To do => Rewrite the lines from the one containing "Is point 406,391" through the one containing "Looking at this scene, which", both included, changing "options" to "choices" and leaving everything else unchanged.

begin Dataset extract

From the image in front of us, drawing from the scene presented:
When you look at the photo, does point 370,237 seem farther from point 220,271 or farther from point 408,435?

end Dataset extract
begin Dataset extract

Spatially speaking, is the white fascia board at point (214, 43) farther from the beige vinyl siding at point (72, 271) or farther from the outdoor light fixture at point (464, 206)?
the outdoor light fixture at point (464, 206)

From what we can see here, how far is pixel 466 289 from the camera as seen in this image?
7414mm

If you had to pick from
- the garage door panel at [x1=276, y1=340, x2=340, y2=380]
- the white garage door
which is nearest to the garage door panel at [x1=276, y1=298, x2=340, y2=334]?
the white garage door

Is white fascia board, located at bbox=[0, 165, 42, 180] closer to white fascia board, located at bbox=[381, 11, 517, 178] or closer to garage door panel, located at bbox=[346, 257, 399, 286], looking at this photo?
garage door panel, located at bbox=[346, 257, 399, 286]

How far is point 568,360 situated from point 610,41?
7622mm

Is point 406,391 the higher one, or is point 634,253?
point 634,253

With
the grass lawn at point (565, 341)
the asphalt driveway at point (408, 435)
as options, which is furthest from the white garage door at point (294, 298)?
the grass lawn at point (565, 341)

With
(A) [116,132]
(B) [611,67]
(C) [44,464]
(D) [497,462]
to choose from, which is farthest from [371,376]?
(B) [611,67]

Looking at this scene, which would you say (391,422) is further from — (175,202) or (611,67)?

end Dataset extract

Output =>
Is point 406,391 the higher one, or is point 634,253?
point 634,253

With
the grass lawn at point (565, 341)
the asphalt driveway at point (408, 435)
as choices, which is furthest from the white garage door at point (294, 298)?
the grass lawn at point (565, 341)

With
(A) [116,132]
(B) [611,67]
(C) [44,464]
(D) [497,462]
to choose from, which is farthest from [371,376]?
(B) [611,67]

Looking at this scene, which would you say (391,422) is further from — (175,202) or (611,67)?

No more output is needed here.